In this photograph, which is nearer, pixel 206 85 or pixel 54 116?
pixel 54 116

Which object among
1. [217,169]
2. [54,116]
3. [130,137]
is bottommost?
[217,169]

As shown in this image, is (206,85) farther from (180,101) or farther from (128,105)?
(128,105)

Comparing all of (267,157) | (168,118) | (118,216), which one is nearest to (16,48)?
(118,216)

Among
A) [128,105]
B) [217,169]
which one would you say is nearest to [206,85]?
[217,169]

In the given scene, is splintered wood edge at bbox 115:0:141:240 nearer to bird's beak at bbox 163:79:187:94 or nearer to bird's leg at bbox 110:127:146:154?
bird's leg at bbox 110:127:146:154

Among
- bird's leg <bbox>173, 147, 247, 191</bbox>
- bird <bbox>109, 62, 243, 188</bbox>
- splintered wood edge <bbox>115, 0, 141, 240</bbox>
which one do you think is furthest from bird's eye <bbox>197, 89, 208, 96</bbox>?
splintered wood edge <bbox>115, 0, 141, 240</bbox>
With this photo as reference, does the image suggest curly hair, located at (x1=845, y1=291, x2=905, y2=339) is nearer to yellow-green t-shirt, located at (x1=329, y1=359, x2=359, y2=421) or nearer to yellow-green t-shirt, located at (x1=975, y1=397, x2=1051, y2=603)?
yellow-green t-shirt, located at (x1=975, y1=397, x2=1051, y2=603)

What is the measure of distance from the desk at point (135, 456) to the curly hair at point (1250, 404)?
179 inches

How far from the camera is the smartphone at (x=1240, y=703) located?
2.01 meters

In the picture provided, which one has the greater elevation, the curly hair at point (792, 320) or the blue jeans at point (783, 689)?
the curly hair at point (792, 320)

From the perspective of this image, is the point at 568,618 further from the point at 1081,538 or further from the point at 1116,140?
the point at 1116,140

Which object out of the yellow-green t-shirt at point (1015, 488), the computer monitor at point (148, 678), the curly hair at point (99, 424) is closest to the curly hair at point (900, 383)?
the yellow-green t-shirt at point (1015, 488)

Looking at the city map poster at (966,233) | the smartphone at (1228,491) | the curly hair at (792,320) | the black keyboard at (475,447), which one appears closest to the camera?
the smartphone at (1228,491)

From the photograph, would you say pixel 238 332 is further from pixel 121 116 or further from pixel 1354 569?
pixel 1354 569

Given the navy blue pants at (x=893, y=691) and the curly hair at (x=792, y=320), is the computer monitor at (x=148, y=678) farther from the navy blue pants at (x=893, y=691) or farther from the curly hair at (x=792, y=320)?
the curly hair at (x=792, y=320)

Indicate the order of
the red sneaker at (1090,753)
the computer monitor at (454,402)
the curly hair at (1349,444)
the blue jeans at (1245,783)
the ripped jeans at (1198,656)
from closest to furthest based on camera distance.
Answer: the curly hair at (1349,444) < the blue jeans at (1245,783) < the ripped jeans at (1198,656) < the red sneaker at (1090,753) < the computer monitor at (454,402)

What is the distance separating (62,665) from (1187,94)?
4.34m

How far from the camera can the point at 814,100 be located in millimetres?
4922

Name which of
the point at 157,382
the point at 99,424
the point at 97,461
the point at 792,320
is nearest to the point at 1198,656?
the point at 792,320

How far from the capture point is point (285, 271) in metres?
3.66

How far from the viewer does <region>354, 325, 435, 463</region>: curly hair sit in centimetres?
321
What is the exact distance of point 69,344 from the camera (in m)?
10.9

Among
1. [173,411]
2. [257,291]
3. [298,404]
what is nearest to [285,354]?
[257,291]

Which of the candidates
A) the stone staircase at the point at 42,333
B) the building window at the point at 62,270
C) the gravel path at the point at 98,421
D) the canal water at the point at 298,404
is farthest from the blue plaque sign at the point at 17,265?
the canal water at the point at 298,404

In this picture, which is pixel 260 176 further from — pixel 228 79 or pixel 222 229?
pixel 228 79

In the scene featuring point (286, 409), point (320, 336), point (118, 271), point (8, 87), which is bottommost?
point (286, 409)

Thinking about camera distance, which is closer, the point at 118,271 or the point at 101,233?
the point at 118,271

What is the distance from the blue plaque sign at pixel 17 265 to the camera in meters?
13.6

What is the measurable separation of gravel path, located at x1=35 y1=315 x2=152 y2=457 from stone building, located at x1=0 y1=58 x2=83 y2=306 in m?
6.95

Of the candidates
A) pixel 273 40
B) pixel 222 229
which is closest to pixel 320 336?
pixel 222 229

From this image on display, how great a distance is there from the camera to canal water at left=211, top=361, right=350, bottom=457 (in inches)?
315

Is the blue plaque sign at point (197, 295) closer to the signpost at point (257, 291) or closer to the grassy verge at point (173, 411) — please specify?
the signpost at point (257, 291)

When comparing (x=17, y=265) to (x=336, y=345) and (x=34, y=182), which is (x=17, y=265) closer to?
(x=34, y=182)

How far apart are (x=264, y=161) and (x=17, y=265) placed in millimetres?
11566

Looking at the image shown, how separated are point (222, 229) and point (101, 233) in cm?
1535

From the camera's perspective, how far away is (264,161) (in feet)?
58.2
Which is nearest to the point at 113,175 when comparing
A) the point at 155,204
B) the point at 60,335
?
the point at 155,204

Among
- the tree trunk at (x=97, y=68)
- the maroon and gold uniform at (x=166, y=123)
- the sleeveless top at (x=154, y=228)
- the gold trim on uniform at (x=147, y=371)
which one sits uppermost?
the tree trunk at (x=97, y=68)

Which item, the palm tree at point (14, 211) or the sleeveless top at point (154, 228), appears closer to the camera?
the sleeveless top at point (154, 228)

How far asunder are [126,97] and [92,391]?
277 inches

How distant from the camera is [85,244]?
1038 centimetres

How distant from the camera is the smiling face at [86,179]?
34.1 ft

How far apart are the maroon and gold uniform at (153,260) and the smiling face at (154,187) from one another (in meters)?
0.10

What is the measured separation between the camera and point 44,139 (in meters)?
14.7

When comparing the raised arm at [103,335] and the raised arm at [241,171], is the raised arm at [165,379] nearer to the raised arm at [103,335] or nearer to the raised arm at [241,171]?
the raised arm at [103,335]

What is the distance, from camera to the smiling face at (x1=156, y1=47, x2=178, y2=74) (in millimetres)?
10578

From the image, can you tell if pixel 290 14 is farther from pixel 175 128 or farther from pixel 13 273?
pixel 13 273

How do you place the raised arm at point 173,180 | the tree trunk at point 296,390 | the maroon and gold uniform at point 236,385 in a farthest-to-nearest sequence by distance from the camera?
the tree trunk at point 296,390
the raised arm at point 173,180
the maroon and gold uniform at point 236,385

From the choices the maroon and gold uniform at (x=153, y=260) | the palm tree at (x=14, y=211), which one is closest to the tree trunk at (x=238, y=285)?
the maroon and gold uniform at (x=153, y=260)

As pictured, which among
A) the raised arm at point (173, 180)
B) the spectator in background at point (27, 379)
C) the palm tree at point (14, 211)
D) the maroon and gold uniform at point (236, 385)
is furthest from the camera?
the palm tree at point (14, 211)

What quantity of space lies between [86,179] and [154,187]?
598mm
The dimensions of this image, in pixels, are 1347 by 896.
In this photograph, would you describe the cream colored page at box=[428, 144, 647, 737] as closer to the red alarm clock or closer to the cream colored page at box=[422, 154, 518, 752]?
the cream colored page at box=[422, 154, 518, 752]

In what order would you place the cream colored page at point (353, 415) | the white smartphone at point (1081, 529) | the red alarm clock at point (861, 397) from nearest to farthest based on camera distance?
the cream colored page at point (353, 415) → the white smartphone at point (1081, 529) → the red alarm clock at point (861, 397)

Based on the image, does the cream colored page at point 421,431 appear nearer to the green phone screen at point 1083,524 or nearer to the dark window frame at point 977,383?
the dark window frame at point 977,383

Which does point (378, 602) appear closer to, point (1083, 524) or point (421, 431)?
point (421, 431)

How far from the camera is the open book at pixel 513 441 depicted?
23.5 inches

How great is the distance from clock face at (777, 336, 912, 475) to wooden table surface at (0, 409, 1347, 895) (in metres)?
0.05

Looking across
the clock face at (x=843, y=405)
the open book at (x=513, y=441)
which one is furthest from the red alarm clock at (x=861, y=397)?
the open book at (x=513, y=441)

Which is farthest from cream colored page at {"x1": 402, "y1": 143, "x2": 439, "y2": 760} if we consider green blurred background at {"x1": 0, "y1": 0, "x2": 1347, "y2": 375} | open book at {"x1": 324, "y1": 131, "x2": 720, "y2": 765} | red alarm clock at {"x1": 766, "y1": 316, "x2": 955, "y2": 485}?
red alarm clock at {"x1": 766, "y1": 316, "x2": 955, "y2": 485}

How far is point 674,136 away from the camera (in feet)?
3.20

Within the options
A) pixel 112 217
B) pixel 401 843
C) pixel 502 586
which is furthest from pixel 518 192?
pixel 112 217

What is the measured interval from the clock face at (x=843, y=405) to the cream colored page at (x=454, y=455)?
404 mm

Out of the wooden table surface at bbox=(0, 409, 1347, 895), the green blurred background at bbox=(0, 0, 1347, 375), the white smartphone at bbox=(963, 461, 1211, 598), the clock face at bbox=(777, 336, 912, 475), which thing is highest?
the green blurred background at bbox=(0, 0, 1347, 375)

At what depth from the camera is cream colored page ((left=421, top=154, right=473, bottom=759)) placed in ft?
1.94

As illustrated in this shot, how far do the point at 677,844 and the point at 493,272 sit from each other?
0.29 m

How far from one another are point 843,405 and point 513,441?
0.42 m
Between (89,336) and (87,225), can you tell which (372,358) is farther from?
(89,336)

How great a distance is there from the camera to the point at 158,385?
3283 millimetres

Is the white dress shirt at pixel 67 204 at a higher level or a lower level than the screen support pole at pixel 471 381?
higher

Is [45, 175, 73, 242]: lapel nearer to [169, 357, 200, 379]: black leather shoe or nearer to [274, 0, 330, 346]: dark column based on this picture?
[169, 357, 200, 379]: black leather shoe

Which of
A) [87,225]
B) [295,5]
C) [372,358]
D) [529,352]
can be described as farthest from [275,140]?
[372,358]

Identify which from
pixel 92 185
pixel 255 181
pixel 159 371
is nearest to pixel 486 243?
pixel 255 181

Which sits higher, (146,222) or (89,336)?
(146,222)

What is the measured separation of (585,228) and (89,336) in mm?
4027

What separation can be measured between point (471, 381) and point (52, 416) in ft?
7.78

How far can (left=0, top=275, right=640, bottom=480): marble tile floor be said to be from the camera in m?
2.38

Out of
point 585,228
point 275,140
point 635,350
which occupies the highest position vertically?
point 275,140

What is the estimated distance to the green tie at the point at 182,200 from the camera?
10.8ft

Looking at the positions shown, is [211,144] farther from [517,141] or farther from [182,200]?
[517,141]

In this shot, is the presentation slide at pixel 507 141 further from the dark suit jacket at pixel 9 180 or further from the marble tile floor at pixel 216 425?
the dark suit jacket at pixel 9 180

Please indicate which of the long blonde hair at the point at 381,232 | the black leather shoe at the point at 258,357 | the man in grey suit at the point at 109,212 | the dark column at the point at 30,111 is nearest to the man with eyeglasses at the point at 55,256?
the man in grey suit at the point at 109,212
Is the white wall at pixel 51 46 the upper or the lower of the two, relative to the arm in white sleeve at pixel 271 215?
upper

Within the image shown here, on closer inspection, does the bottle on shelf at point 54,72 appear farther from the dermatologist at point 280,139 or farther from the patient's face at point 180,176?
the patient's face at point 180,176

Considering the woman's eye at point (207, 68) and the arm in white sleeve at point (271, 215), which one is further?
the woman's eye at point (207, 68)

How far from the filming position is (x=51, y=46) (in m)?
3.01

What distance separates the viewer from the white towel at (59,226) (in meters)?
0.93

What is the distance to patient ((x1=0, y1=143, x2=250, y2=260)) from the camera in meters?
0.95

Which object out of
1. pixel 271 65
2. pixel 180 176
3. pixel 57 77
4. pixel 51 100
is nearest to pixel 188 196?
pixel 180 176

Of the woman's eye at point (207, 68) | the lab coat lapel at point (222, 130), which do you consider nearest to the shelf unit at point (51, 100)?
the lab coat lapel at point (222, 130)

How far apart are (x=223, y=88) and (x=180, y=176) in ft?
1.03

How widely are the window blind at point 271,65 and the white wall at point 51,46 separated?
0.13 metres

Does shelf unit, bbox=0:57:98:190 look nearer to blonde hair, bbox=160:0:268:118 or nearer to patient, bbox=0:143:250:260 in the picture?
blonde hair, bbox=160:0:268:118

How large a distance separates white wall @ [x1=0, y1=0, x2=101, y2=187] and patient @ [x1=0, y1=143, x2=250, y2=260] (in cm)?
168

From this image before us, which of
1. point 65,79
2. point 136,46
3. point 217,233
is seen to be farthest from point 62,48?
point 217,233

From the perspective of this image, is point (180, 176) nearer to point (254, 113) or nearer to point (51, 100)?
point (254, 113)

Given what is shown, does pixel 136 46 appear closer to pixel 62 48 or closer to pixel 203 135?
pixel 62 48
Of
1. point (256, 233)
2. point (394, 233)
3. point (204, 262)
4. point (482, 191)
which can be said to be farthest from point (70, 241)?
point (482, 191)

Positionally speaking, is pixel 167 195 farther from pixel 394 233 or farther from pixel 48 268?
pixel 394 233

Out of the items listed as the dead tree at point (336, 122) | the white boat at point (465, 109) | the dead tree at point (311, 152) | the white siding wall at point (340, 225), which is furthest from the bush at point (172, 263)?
###
### Exercise description
The required output is the span of lines from the one containing "Of the woman's" to the last line, reproduced character for character.

### Result of this exercise
Of the woman's eye at point (207, 68) | the lab coat lapel at point (222, 130), which do you consider nearest to the shelf unit at point (51, 100)?
the lab coat lapel at point (222, 130)

How far apart are (x=223, y=88) and (x=180, y=176) in ft?
1.03

How widely are the window blind at point 271,65 and the white wall at point 51,46 separated?
0.13 metres

Does shelf unit, bbox=0:57:98:190 look nearer to blonde hair, bbox=160:0:268:118 or nearer to patient, bbox=0:143:250:260 in the picture?
blonde hair, bbox=160:0:268:118

How large a distance separates white wall @ [x1=0, y1=0, x2=101, y2=187] and patient @ [x1=0, y1=143, x2=250, y2=260] (in cm)?
168

From this image before us, which of
1. point 65,79
2. point 136,46
3. point 217,233
is seen to be farthest from point 62,48?
point 217,233

From the perspective of this image, is point (180, 176) nearer to point (254, 113) or nearer to point (51, 100)?
point (254, 113)

Given what is shown, does pixel 136 46 appear closer to pixel 62 48 or closer to pixel 203 135?
pixel 62 48
Of
1. point (256, 233)
2. point (394, 233)
3. point (204, 262)
4. point (482, 191)
which can be said to be farthest from point (70, 241)?
point (482, 191)

Positionally speaking, is pixel 167 195 farther from pixel 394 233 or farther from pixel 48 268?
pixel 394 233

Out of the items listed as the dead tree at point (336, 122) | the white boat at point (465, 109) | the dead tree at point (311, 152) | the white siding wall at point (340, 225), which is furthest from the bush at point (172, 263)?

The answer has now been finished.